Description of the task
This exercise requires an exact copy of each line from the one containing "BUCUREȘTI 9.8%" down to the last line below.

* * * * * * * * *

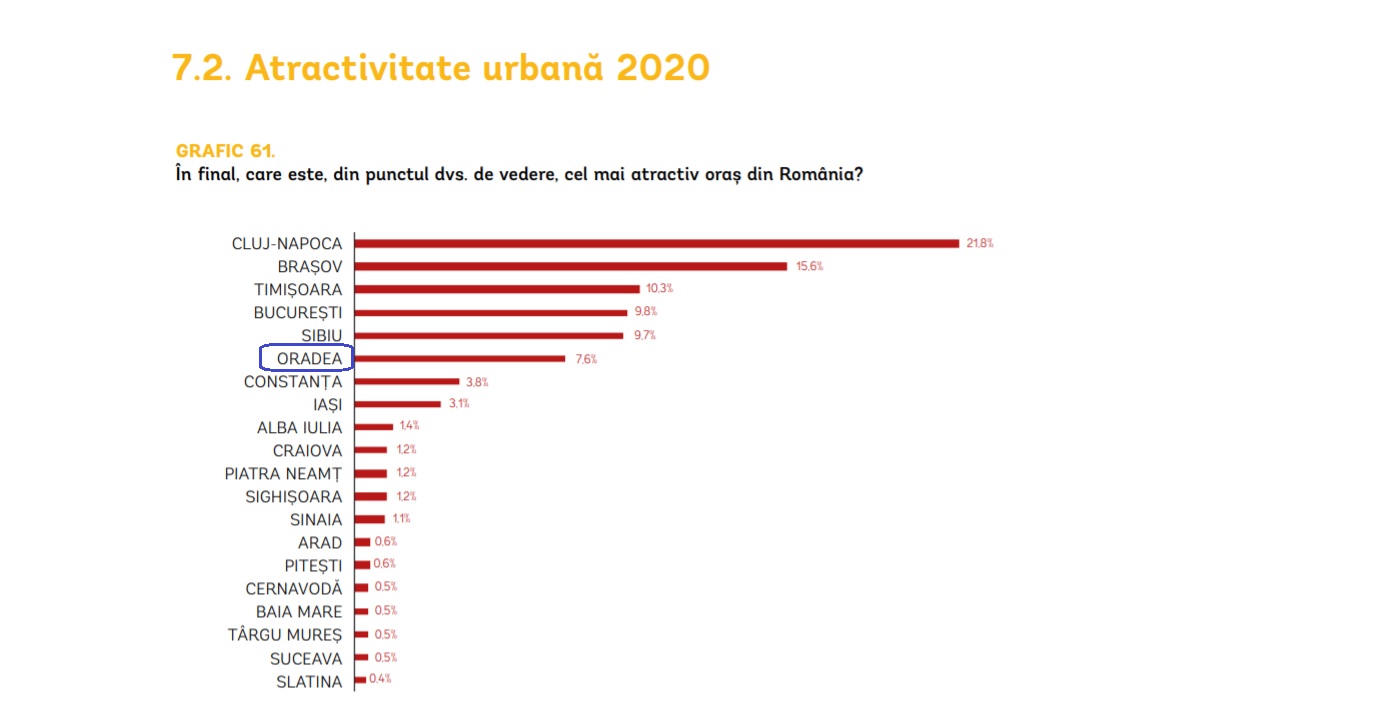 7.2. Atractivitate urbană 2020

GRAFIC 61.
În final, care este, din punctul dvs. de vedere, cel mai atractiv oraș din România?

CLUJ-NAPOCA 21.8%
BRAȘOV 15.6%
TIMIȘOARA 10.3%
BUCUREȘTI 9.8%
SIBIU 9.7%
ORADEA 7.6%
CONSTANȚA 3.8%
IAȘI 3.1%
ALBA IULIA 1.4%
CRAIOVA 1.2%
PIATRA NEAMȚ 1.2%
SIGHIȘOARA 1.2%
SINAIA 1.1%
ARAD 0.6%
PITEȘTI 0.6%
CERNAVODĂ 0.5%
BAIA MARE 0.5%
TÂRGU MUREȘ 0.5%
SUCEAVA 0.5%
SLATINA 0.4%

* * * * * * * * *

Answer space
BUCUREȘTI 9.8%
SIBIU 9.7%
ORADEA 7.6%
CONSTANȚA 3.8%
IAȘI 3.1%
ALBA IULIA 1.4%
CRAIOVA 1.2%
PIATRA NEAMȚ 1.2%
SIGHIȘOARA 1.2%
SINAIA 1.1%
ARAD 0.6%
PITEȘTI 0.6%
CERNAVODĂ 0.5%
BAIA MARE 0.5%
TÂRGU MUREȘ 0.5%
SUCEAVA 0.5%
SLATINA 0.4%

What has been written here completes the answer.